→ **What the task asks**:
Only a slice of the listing below is wanted. Retype the lines from the one containing "A Midsummer Night's" through the one containing "Graphing Inequalities Is", exactly, both ends included.

→ **Information supplied**:
>>>

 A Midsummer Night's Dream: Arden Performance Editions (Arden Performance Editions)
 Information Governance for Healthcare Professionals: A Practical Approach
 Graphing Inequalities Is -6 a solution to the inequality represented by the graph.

<<<
>>>

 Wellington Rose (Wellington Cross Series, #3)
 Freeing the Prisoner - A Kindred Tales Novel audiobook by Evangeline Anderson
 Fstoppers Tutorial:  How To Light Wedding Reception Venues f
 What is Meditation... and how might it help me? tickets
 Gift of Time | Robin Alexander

<<<

→ **Exercise response**:
 A Midsummer Night's Dream: Arden Performance Editions (Arden Performance Editions)
 Information Governance for Healthcare Professionals: A Practical Approach
 Graphing Inequalities Is -6 a solution to the inequality represented by the graph.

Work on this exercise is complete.